Spiral Dynamics and the Biblical Narrative

Introduction to Integral Theology Part I

 

The legacy of religion continues to represent a history of division. As Einstein said, problems cannot be solved at the levels in which they are created, so a fresh search has begun for new vistas from which to see our dilemmas – and solutions – afresh. Spiral Dynamics promises to be one such breakthrough vantage point.

The study of the Spiral begins with humanity’s most archaic beginnings and traces our historical and cultural development up to the present. The highest level of thinking now observed by Spiral Dynamics practitioners is called Integral Consciousness.

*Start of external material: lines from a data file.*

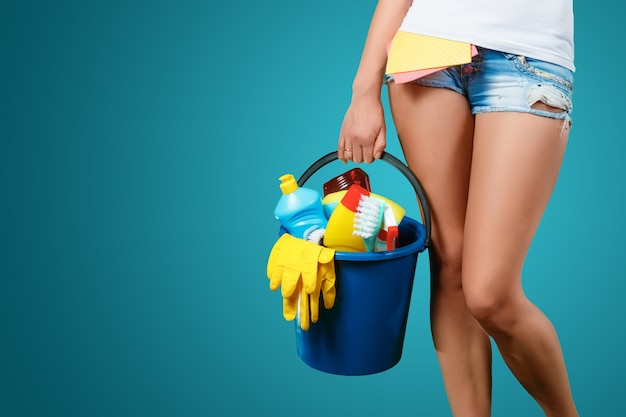 Reiniger mit einem eimer und reinigerhandschuhen und -backen auf einem blauen hintergrund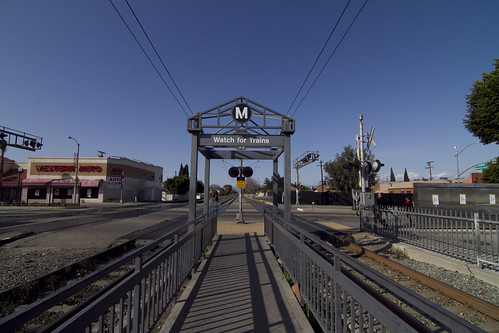 The Florence Station features signage, gates, bells and flashing signals.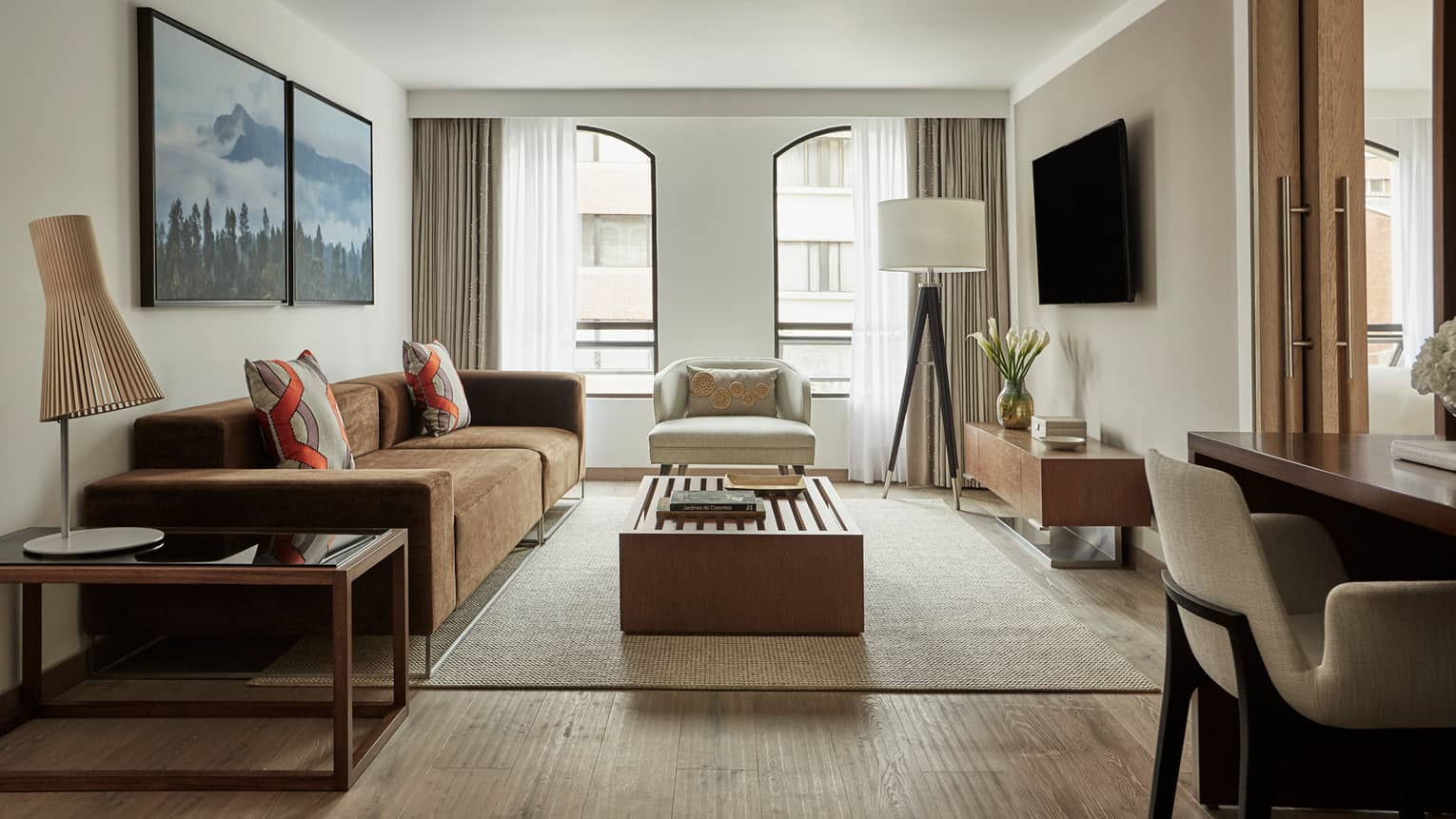 Four Seasons Executive Suite light-filled living room with brown sofa, white chairs, wood tables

Presence sees Spiral Dynamics as having credibility because it mirrors the Biblical Narrative – not vice versa. In other words, the Biblical Narrative does not have to be “force fit” into this model.

Presence is an Integral Theology and Integral Spirituality viewpoint that originated from seeing the all-in-all God that was the Genesis of human consciousness, the evolution of spiritual consciousness and the fulfillment of all things in the realm of integral spiritual consciousness.

Spiral Dynamics is exciting because it is another way to enter into the same transforming understanding; it adds greater depth and dimension to God, showing how the diverse fields of philosophy, psychology, education, science and more are pointing toward greater levels of empathy, compassion, and mutual concern. Simply stating that God is “all-in-all” really only begins the conversation. We want to grow in the infinite tapestry of meanings that we know this simple truth contains.

REINTERPRETING A 2000 YEAR OLD MAP

Let’s begin with the big picture of the Spiral as it compares to the Biblical Narrative. The spiral has two main levels of growth that are termed “first tier” and “second tier.” The first tier of humanity’s growth or evolution grew level by level to new stages of understanding, but it could not appreciate the purpose of the previous levels. Across all the stages that comprise first-tier consciousness, you believed that what was in the past had to be removed or torn down in order to establish the correct, improved way of thinking – which of course was what you believed at present! First tier thinking cannot see the value of previous levels of growth.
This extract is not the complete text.